Document passage.

Well then how else could you structure your workflow?

Enter Mixing LeanUX and Agile

The whole deck is worth a review — do yourself a favor and take 10 minutes to at least glance through it right now.

And though it may not be magic, it might be a tonic: Don’t toss over the fence. A primary takeaway is the stepping away from a traditional design team and pixel-perfect design up front, and relying on more communicative, integrated, cross-functional teams.

Also mentioned in the talk but not in the deck

  • They typically run 1-week sprints.
  • Smallest team is 3 — dev, designer, product manager/engagement manager.
  • They don’t have a dedicated scrum master.
  • They do a lot of pairing and joint white-board to avoid “over the fence” issues.
  • They use a design charrette (http://www.questionablemethods.com/2011/11/design-charrette.html — that’s the name of the blog…it’s not actually a questionable method… — actually, Mike Long does a great intro to the charrette at his San Francisco LeanUX meetup.
  • No traditional heavy-wireframing or pixel-perfect details. Sketch it on whiteboards. (I’m assuming C5 relies on the Lean Startup opinion that functionality tends to trump prematurely optimized design, and focus on precision in design later)
  • To enable velocity, they have a design AND development vocabulary ready to go.
  • They have a balanced team approach that eschews traditional designer, developer and manager roles in favor of concurrency. In fact, it appears they’ve just had a conference focused on balanced teams.
  • They have a concept of cadence, which dictates the following must-dos:
    • Monday — TEAM Retrospective
    • Friday — CUSTOMER meeting with product, observed usage.
  • Estimation requires that they scope things down to have 1-week deliverables.
  • Typical engagement is 12 weeks, upwards to 1 year.
  • They do a sprint 0 (first week). First customer involvement is after week 1, two weeks after kickoff, which is still pretty fast.
  • Disappearing boundaries for team members — developers design a bit; designers understand code, everybody is cross-functional.
  • Much direct involvement with the client.
  • They involve the customer in hybrid prototyping where they use cutouts of the existing product UI and have the customer help with the design.
  • They use Rails Cucumber-style Behavior-Driven Design (BDD) language to capture stories.
  • They setup strong story acceptance criteria.
  • They’ve used this methodology for things that don’t seem inherently design-oriented, like a SAAS product.

(Rows from a spatial reasoning dataset)
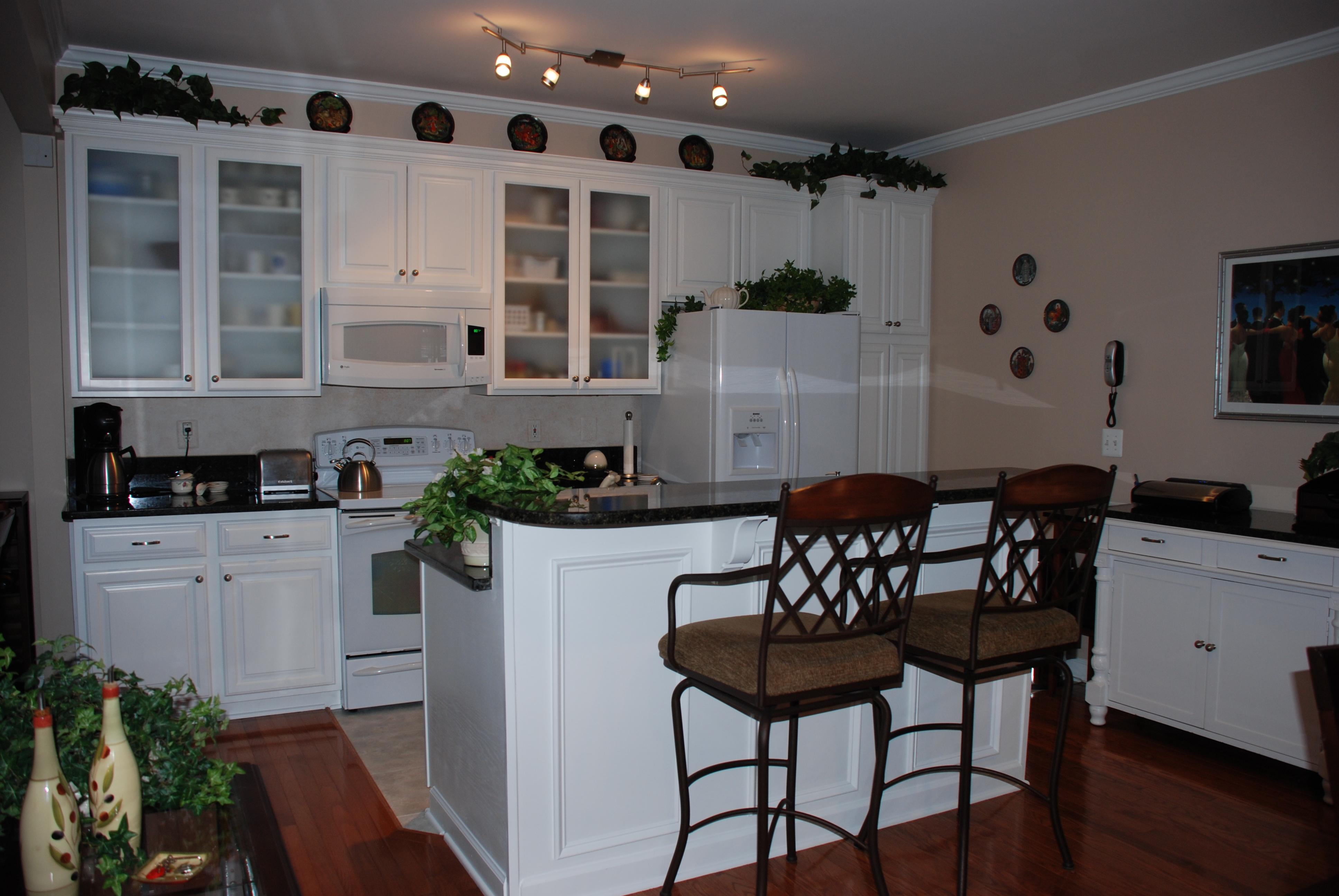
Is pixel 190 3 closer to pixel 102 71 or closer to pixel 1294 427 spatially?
pixel 102 71

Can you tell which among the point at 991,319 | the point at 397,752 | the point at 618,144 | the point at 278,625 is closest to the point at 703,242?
the point at 618,144

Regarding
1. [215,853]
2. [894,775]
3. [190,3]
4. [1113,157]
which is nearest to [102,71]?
[190,3]

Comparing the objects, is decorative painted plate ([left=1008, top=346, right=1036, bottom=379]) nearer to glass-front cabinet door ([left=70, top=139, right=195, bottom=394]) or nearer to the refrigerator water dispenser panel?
the refrigerator water dispenser panel

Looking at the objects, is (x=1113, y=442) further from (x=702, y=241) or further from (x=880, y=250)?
(x=702, y=241)

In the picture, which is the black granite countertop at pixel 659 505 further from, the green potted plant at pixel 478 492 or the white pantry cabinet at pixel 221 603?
the white pantry cabinet at pixel 221 603

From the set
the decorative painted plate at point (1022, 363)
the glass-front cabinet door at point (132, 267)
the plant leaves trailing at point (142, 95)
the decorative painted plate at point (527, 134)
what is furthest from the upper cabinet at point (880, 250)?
the glass-front cabinet door at point (132, 267)

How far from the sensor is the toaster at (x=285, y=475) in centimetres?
379

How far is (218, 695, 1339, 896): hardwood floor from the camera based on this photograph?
2.40 metres

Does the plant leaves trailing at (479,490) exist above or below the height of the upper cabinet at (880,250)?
below

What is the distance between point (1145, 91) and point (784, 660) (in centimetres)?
336

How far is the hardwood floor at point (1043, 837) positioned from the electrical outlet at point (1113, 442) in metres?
1.28

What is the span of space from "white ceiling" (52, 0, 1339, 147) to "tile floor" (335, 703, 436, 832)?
2617 mm

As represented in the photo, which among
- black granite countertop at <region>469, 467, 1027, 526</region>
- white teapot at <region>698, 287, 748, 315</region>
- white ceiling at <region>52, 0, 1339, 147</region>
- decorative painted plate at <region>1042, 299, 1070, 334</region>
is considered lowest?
black granite countertop at <region>469, 467, 1027, 526</region>

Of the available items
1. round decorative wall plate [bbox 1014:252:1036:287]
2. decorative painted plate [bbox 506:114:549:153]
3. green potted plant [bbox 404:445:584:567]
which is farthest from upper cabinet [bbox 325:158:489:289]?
round decorative wall plate [bbox 1014:252:1036:287]
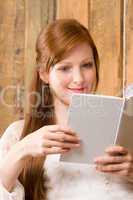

Written problem 1.
In the records, switch "farthest" to "furthest" in everything from the line containing "Of the available items" down to the end of the records, changing nothing else. Give back only those lines and leave the pictures out.
Written problem 2.
Pick up the post on mixing LeanUX and Agile from where it stops.

Exercise output 1.
Of the available items
1. round decorative wall plate [bbox 1014:252:1036:287]
2. decorative painted plate [bbox 506:114:549:153]
3. green potted plant [bbox 404:445:584:567]
which is furthest from upper cabinet [bbox 325:158:489:289]?
round decorative wall plate [bbox 1014:252:1036:287]

Exercise output 2.
It seems that the Carbon 5 method requires a fair amount of prefacing

  • Client needs to drink the kool-aid. Where do they find such clients and how do they on-board them?
  • Traditional design culture is pushed aside a bit (“Get out of the deliverables business” is a LeanUX mantra. More on this in other posts…).
  • In acceptance criteria, how much is satisfying the client’s vision vs. satisfying the client’s CUSTOMER’s vision?

Some questions I didn’t have the opportunity to ask

  • In an engagement of this sort, does the team require a design spike? It seems possible to steer into a local max with fast, iterative feedback. Also, story complexity may necesitate spikes. True?
  • Lean Marketing calls for tools like split testing of a product. Often, the trend of a preferred product feature will not emerge until there’s a sufficient audience sample, which could take weeks. How does the methodology account for that?
  • The impression I had is they were primarily working on “green field” projects so they didn’t have to deal with legacy (and probably the associated company politics). Does this method lend itself more to startup clients, less so enterprise clients?

In any case, I’m intrigued by the continued innovation and creativity of Carbon 5 and to have more of a conversation with leaders in the LeanUX-Agile community in SF.

What should you do now?

  • If you’re Courtney Hemphill and have read this far, please post to the comments below and dispell any misunderstandings or illusions I have. Thank you Courtney! See comments below.
  • If you’re somebody else who works at Carbon 5 or another Lean/Agile group, I’d like to hear about issues of adoption or problems with these practices.
  • If you work at Autodesk, I’d like to know if you’re using the methodology explained in the white paper and whether it’s been successful or not.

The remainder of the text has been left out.